begin

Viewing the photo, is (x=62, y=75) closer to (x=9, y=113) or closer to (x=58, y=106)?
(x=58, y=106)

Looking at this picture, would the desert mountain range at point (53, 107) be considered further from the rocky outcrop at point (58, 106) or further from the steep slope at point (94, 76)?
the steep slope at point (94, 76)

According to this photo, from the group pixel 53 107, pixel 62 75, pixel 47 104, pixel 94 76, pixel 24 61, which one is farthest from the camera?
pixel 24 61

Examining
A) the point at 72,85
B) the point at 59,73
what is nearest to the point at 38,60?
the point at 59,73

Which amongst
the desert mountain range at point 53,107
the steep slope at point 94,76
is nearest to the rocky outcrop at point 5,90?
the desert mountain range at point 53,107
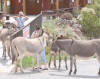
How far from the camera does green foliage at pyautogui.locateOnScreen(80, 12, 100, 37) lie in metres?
30.1

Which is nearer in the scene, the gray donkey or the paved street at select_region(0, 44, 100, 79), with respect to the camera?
the paved street at select_region(0, 44, 100, 79)

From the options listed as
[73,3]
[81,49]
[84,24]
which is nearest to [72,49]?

end

— What is needed —
Copy out every one of the entries above word for word, leaving out the pictures.

— Solution —
Viewing the photo, is (x=62, y=75) closer to (x=9, y=113) or closer to (x=58, y=106)?
(x=58, y=106)

Looking at this picture, would the desert mountain range at point (53, 107) be considered further from the rocky outcrop at point (58, 106) or further from the steep slope at point (94, 76)?
the steep slope at point (94, 76)

According to this photo, from the group pixel 53 107, pixel 62 75, pixel 47 104, pixel 94 76, pixel 24 61, which one is farthest from the camera?
pixel 24 61

Examining
A) the point at 72,85
B) the point at 59,73
what is nearest to the point at 38,60?
the point at 59,73

Which amongst
the desert mountain range at point 53,107
the steep slope at point 94,76
is nearest to the rocky outcrop at point 5,90?
the desert mountain range at point 53,107
How far from the camera does green foliage at pyautogui.locateOnScreen(80, 12, 100, 37) lie in metres?
30.1

Which is nearer in the scene, the gray donkey or the paved street at select_region(0, 44, 100, 79), with respect to the camera?
the paved street at select_region(0, 44, 100, 79)

From the options listed as
[73,3]
[81,49]
[84,24]
which is nearest to [72,49]?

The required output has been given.